What you have to keep in mind is that you lock your elbows. We always use 2 people, a 3rd bracing them from behind if there is a power break with more than 2 boards.
Also, not looking at the breaker helps to not anticipate the impact, so you don't flinch. 

But after a few hours of holding, the fingers certainly take a beating.

I have held 3 boards before (and I am not very big)


----------



## buddyjames (Jun 4, 2011)

jthomas1600 said:


> I'm just kind of wondering what everyone's experience with this is. Neither my son or I have held boards before and last night the instructor called me up to break with a tornado kick... which is not my best kick and I had been sitting on my knees (I'm 44). So to pull this off cold and unexpected like this with no warm ups is going to be extremely challenging but then he asked my 15 year old son to hold the board. Yes....I kicked his hand the first time. It was the first time I felt a lot of pressure in a board breaking situation. Then I held for him doing a jumping spinning back kick. I was really worried I would somehow mess it up for him, but he pulled it off on the second attempt.
> 
> What's your experience with this?




breaking boards is stupid.... done.


----------



## dancingalone (Jun 4, 2011)

buddyjames said:


> breaking boards is stupid.... done.



No, it is not.  It might not be your cup of tea which is fine.  

Occasional breaking is a fine way of gauging your progression in power and technique refinement.  You can't chop someone in the neck and watch them topple over, but you sure can see if you can smash a couple of boards with the same strike.  Breaking boards is just another tool to help a martial artist get better, similar to working a heavy bag or a makiwara.


----------



## granfire (Jun 4, 2011)

buddyjames said:


> breaking boards is stupid.... done.



Breaking will reveal if your technique is correct. You don't tighten your hand muscles you will hurt yourself, you do some funky stuff on a kick, weird angles, etc, you won't break.

Wood is forgiving, re-breakable plastic boards are not: you don't hit the center, you won't break them, so accuracy counts. 

Also, especially when you get into breaking 2 inches and up, those are techniques you can't do on a partner without causing injury! 1 inch of pine pretty much resembles the strength of a rib, a 2 or 3 inch board closely resembles the strongest bone in the human body.


----------



## Balrog (Jun 4, 2011)

dancingalone said:


> No, it is not.  It might not be your cup of tea which is fine.

• **Material**
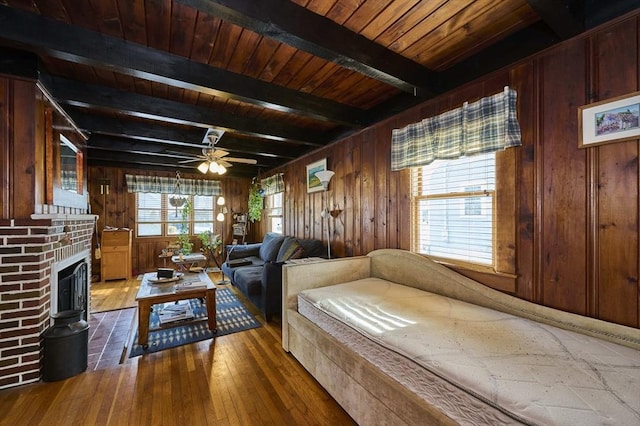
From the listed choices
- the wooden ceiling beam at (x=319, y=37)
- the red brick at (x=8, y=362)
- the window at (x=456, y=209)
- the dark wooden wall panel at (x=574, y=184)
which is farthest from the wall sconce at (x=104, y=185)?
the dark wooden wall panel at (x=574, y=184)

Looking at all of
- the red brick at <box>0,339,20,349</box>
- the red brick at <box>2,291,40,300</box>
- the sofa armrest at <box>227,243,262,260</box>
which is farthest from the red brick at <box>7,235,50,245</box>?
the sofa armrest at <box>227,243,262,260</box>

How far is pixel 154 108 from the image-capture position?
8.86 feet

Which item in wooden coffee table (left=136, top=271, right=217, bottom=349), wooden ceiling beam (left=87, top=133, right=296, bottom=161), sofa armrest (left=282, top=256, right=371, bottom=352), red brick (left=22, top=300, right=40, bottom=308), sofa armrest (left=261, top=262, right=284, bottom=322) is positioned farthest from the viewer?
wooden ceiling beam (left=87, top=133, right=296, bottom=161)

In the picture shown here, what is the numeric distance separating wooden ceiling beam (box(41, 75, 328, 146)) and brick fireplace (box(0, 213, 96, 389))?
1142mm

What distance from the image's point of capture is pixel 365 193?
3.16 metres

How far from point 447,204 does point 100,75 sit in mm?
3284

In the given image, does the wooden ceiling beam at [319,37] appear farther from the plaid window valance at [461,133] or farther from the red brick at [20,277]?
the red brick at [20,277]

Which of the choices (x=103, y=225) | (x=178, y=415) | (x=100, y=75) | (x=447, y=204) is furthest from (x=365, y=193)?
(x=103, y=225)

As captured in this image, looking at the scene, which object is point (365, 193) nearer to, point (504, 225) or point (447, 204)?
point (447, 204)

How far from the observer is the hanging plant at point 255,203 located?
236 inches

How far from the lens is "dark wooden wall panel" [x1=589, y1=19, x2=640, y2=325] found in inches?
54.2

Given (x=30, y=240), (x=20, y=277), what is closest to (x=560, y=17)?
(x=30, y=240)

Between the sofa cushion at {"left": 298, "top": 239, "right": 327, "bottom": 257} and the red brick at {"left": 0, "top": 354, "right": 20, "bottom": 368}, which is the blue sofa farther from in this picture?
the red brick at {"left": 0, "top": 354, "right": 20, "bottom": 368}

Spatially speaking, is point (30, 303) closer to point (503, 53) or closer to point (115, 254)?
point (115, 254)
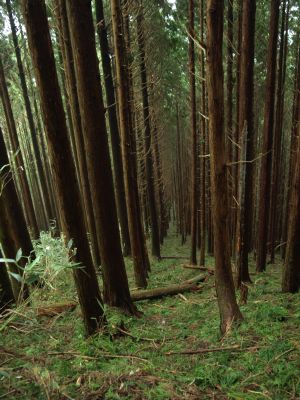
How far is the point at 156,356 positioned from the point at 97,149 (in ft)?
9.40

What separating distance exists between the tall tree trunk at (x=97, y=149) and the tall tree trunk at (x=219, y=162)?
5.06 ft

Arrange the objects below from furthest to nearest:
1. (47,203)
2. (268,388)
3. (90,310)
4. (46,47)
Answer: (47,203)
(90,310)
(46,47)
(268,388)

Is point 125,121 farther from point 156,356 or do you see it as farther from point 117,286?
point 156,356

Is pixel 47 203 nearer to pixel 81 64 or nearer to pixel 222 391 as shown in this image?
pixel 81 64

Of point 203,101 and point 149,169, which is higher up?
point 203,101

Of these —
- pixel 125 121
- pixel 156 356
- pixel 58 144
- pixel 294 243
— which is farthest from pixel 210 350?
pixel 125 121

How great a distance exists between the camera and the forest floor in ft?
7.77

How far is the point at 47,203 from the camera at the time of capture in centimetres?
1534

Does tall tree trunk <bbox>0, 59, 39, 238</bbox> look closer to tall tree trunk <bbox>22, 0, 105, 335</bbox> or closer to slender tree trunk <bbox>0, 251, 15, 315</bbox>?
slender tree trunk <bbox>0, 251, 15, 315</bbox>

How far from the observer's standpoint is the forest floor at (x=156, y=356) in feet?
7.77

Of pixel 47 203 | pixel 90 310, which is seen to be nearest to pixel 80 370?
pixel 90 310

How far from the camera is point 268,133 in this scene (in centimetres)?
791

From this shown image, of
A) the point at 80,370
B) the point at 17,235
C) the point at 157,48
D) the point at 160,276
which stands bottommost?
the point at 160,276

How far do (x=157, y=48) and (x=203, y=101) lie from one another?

• **Exercise directions**
Answer from the board-breaking thread:
1. How many boards does the writer of the first post say they have held?
2. What two training tools does dancingalone compare breaking boards to?
3. According to granfire, 1 inch of pine resembles the strength of what?
Use only the board-breaking thread, not the data.

• **Solution to this exercise**
1. 3 boards.
2. A heavy bag and a makiwara.
3. A rib.